The embedded companies have been upgrading their respective back-haul networks from copper wire to fiber optics to increase your speeds and bandwidth - people crow about "fiber to the home" - but most companies dropped that idea when the costs to do so penciled out to the unsustainable category.

What we can look forward to are the types of services that does not require a massive physical infrastructure - satellite based systems - Starlink being one with a lot of promise. The instillation of 5g mini-cells by the three major cellular companies has the most immediate potential. The term you will hear is "fixed wireless". A small antenna mounted on your house that talks to a cell tower to give your modem Internet access.

In the hinterlands of Santa Ynez, Verizon provides this service. AT&T has been deploying it in Northern SB County and SLO county for going on two years already. Not sure where T-Mobile is as yet.

Like I tell my clients - everybody and their dog works to create super cool things to do on the Internet - but few companies are willing to spend the billions it takes to build an Internet to run these apps over.

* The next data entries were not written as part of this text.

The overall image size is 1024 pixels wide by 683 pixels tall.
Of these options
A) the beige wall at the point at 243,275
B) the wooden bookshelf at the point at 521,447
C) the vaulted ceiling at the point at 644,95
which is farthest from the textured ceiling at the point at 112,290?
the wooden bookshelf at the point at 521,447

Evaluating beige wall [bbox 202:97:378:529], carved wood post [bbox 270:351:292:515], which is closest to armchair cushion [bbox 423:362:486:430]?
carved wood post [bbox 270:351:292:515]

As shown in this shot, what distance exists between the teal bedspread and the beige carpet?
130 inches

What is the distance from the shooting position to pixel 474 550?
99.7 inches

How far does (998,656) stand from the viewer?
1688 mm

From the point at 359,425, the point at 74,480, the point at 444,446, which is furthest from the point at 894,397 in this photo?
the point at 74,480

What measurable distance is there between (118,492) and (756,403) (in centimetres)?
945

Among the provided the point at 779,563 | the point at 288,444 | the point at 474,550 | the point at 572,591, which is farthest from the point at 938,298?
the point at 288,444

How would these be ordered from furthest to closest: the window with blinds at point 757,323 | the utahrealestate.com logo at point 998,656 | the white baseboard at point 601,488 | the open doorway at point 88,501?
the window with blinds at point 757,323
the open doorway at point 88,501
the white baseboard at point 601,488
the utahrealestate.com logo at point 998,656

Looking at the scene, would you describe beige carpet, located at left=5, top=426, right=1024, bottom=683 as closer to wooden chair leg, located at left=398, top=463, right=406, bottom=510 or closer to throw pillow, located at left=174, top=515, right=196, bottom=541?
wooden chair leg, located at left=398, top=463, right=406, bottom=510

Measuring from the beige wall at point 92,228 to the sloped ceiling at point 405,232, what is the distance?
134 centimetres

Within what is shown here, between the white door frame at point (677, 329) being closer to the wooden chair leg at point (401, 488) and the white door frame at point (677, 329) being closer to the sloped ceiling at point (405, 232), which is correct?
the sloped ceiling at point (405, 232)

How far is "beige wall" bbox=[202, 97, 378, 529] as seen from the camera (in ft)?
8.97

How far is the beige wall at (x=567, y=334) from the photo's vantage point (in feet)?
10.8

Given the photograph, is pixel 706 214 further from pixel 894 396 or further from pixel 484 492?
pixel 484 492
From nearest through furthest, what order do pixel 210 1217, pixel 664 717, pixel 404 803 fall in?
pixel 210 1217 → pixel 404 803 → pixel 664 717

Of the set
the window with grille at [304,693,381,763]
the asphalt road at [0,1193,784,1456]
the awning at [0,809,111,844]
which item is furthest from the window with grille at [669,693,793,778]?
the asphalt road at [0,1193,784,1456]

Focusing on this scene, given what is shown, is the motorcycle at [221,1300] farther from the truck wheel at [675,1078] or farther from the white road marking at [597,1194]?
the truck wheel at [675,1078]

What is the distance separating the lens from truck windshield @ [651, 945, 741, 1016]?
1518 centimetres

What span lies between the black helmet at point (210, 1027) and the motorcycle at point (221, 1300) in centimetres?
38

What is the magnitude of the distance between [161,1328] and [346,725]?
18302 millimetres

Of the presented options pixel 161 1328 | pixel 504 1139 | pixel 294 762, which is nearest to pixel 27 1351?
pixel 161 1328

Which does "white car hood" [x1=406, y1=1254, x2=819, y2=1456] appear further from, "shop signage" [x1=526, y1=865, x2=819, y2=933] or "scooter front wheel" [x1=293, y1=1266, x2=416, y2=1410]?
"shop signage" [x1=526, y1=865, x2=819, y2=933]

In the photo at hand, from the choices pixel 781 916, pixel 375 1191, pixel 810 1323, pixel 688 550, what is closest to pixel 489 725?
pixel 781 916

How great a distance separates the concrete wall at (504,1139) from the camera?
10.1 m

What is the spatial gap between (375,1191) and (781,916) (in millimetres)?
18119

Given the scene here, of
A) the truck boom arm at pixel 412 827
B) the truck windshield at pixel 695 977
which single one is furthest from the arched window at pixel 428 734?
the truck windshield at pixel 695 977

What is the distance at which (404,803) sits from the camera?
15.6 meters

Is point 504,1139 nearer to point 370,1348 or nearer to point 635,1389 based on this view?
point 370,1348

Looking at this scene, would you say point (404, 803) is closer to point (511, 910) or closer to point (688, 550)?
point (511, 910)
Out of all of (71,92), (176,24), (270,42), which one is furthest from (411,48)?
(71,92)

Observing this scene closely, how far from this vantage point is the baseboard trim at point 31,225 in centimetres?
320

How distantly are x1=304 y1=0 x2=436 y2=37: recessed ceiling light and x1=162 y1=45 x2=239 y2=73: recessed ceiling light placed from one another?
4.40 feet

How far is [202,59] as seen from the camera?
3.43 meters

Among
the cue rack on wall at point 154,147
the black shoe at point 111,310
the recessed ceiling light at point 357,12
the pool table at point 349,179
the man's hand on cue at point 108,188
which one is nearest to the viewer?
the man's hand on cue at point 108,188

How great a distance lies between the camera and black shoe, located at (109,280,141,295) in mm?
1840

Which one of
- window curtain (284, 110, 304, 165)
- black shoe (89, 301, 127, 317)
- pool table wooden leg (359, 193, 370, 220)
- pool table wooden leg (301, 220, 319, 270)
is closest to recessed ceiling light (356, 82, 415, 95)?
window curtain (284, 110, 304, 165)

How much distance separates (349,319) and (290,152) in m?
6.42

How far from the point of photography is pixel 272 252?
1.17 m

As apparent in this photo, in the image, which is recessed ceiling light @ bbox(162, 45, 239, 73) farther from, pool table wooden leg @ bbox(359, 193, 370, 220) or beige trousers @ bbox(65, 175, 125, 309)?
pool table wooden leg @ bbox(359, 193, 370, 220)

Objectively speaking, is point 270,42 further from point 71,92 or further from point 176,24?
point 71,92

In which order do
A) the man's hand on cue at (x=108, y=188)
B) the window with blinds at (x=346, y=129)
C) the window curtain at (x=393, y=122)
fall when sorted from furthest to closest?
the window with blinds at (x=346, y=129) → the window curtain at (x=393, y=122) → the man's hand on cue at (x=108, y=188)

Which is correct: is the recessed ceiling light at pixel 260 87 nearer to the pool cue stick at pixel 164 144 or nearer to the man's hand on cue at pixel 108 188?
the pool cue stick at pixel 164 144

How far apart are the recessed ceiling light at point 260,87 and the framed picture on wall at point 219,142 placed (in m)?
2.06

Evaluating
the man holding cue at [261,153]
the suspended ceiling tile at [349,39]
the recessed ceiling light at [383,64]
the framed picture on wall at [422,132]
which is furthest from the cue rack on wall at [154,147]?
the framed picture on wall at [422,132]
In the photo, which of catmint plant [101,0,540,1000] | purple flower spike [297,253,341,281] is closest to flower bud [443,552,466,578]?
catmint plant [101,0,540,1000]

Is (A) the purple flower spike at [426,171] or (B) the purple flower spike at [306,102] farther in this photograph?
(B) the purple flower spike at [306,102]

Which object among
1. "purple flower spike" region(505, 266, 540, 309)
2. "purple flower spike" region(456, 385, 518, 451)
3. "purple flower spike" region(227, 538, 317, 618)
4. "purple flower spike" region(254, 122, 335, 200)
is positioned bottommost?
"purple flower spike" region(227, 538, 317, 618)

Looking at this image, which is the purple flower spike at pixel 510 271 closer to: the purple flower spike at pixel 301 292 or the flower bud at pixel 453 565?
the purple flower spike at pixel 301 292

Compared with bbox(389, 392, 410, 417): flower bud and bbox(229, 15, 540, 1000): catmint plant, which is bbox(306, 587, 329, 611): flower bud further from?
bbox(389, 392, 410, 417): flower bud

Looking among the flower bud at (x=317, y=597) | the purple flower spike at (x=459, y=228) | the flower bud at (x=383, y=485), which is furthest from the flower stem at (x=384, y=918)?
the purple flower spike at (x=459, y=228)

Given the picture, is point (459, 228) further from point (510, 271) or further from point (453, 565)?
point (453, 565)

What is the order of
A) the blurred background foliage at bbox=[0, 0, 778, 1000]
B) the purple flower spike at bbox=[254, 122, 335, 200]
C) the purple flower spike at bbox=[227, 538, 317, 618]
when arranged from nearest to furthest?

EastBeach Jun 21, 2021 10:40 AM
Alternative Internet Options?

PARVOPUP: Another piece of the puzzle is national legislation and regulatory policies which reach far beyond city councils. I doubt anyone on Edhat cares but ... the 1996 Telecommunications Act required the large carriers to lease their infrastructure to new players called "CLECs" to provide local loop services (Covad was a CLEC operating in Santa Barbara in the late 1990's and used to be my DSL provider using GTE/Verizon's phone lines). But over the years the big telecom companies have killed the Telecommunications Act and CLECs are no more. Broadband is now very much a national issue controlled by lobbyists and their GOP enablers. Republicans have sided with the large telecomm companies, controlled national policy via the FCC, and at the same time complain about similar large tech companies like Google and Amazon. They support big tech, until they don't.

EastBeach Jun 21, 2021 10:46 AM
Alternative Internet Options?

Forgot to add info on CLECs and related ILECs ..... https://www.bandwidth.com/glossary/competitive-local-exchange-carrier-clec/

pxn Jun 19, 2021 01:17 PM
Alternative Internet Options?

Press the city council candidates on this issue -- getting rid of the cox monopoly would do us all a lot of good.

ZeroHawk Jun 21, 2021 09:33 AM
Alternative Internet Options?

as much as i personally hate cox, there is no monopoly. the existing equipment in SB county is old and not standard. Cox's equipment fits and works with it whereas other providers can't use the existing equipment. That's their loophole. Frontier is awful. Satellite internet is good but expensive. i'm paying $140 a month for super fast service that i don't get. why? because cox doesn't update their own equipment to handle the speeds they are charging us for. The last contracted installer spelled it out for me and was about to change jobs so he really didn't care anymore. I hate cox, but we're stuck with them unless we can afford starlink.